Questa celebrazione liturgica del giovedì santo termina con la processione eucaristica, con cui il Santissimo Sacramento viene recato all’altare della reposizione, detto volgarmente - ma erroneamente - “sepolcro”. Infatti il senso di questo altare, opportunamente preparato, non è richiamare la sepoltura del Signore - la liturgia della Chiesa, tra l’altro, non ne ha ancora celebrato la passione - ma, piuttosto, conservare le sacre particole per la comunione del venerdì santo, giorno in cui la Chiesa, fin dalle origini, non celebra l’Eucaristia.
Il Santissimo Sacramento, inoltre, viene conservato all’altare della reposizione anche per un altro motivo: l’adorazione dei fedeli. Così, nel giorno in cui si fa memoria dell’istituzione dell’Eucaristia, il suo culto risulta pienamente affermato e, al di là del momento della celebrazione, si esprime, appunto, nell’adorazione del sacramento permanente.
L’adorazione dei fedeli così si protrae, in un primo momento, in modo solenne e poi può continuare in maniera più intima, dimessa, personale.
L’erroneo appellativo di “sepolcro”, dato all’altare della reposizione, può esser fatto risalire a differenti consuetudini. Una rimanda alla veglia di preghiera che si teneva presso la chiesa della risurrezione a Gerusalemme (Eteria, IV secolo), l’altra si collega ad un’usanza (Ireneo, il papa Vittore, II secolo) concernente un digiuno di quaranta ore, lo spazio di tempo in cui Gesù - secondo la tradizione - rimase nel sepolcro. Poi, in epoca medioevale, in taluni ambiti della cristianità è attestata la pia pratica del “santo sepolcro”: una devozione al crocifisso deposto nel sepolcro, ma anche - come attesta il beato Ulrico di Augusta (+ 973) - all’usanza di porre, nel sepolcro, il Santissimo Sacramento che veniva tolto la mattina di Pasqua e portato via processionalmente.
Ora, se tale pratica o devozione detta del “santo sepolcro” doveva protrarsi per quaranta ore, quelle che si ritenevano trascorse da Gesù nel sepolcro e tale computo era limitato dal canto del gloria della messa pasquale - il mezzogiorno del sabato santo -, tale devozione chiedeva d’essere anticipata la sera del giovedì santo; da qui il nome di “sepolcro” dato a quello che, in realtà, è l’altare della reposizione del Santissimo Sacramento e che costituisce il compimento naturale della liturgia della messa “nella cena del Signore”.
Oggi, comunque, è importante riscoprire il senso dell’adorazione eucaristica: la realtà del “sacramento permanente”, l’Eucaristia, termine della nostra adorazione personale e comunitaria.
Si tratta di tener vive le realtà della celebrazione e dell’adorazione.
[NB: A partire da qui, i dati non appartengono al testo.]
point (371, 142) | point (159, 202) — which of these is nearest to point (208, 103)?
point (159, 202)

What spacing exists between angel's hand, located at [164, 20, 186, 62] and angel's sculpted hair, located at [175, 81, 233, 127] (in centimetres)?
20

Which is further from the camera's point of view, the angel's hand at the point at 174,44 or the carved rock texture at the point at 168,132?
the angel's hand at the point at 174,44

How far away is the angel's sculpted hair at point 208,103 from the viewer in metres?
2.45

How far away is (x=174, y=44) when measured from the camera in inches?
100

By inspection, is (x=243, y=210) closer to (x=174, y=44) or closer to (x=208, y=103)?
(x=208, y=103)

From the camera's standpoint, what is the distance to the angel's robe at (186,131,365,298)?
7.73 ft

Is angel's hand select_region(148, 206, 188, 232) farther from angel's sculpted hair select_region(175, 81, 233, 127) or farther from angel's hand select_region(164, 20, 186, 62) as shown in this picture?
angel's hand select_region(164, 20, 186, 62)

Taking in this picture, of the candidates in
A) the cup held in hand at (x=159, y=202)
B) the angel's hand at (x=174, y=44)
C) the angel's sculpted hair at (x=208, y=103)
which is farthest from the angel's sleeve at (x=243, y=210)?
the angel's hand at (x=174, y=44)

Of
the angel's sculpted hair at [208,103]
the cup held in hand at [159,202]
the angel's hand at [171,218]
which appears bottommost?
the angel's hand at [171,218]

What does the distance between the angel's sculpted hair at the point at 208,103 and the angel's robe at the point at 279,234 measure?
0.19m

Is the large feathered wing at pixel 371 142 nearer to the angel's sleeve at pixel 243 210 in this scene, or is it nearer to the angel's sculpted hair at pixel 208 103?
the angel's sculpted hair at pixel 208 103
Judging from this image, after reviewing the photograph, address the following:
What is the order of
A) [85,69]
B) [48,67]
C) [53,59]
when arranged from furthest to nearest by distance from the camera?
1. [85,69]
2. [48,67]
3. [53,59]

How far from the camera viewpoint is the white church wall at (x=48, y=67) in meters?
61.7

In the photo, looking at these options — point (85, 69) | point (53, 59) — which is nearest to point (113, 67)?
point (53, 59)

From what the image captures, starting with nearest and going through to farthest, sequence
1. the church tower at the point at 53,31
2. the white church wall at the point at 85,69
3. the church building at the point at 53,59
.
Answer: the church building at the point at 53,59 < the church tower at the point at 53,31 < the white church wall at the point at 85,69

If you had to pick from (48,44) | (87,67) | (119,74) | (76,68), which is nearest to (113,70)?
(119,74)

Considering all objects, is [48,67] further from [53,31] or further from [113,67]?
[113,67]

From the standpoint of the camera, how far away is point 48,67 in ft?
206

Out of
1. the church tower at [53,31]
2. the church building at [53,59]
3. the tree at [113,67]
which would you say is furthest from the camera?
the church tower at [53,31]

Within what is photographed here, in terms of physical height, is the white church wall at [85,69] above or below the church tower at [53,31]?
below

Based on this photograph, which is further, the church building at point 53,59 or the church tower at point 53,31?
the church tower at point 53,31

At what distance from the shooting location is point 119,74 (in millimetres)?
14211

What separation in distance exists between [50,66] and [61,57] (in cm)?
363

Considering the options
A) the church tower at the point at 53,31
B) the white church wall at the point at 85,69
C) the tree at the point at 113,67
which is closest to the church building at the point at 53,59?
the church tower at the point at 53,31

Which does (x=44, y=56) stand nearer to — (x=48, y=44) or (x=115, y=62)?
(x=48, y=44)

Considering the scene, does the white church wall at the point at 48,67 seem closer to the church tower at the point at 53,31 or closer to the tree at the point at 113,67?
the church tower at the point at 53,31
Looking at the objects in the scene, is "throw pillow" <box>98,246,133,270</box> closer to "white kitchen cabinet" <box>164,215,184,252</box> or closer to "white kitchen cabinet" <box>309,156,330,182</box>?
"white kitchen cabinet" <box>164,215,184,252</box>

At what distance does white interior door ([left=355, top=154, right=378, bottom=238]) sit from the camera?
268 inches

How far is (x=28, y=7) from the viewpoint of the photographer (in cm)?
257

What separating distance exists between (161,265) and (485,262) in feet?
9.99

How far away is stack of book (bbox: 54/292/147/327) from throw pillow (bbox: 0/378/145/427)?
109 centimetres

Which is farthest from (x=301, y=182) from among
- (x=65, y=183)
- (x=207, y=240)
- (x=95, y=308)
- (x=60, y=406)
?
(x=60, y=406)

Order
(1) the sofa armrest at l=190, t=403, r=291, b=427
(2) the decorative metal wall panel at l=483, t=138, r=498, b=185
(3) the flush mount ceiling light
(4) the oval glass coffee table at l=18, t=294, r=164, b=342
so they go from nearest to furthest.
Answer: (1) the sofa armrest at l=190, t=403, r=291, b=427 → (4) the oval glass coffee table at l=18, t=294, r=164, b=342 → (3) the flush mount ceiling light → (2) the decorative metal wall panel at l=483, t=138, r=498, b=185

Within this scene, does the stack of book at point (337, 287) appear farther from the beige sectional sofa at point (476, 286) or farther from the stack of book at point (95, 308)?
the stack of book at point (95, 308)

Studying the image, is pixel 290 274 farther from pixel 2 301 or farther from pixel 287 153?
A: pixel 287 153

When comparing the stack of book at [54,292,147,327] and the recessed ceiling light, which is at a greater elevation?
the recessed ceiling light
L’adorazione è prolungamento del momento celebrativo e preparazione ad esso e la celebrazione eucaristica è, come ci ricorda Benedetto XVI, il più grande atto di adorazione della Chiesa.
I genitori, i parroci e i catechisti aiutino soprattutto i bambini che in diocesi si stanno preparando a ricevere la prima santa Comunione a valorizzare il momento della comunione eucaristica. Quegli istanti che precedono e seguono l’incontro sacramentale con Gesù devono essere vissuti in spirito di vera adorazione, silenzio e raccoglimento interiore ed esteriore. Ricordiamo, infine, la perenne attualità del monito di sant’Agostino: “Nessuno mangia questa carne se prima non l’ha adorata” (Enarrationes in psalmos, 98,9).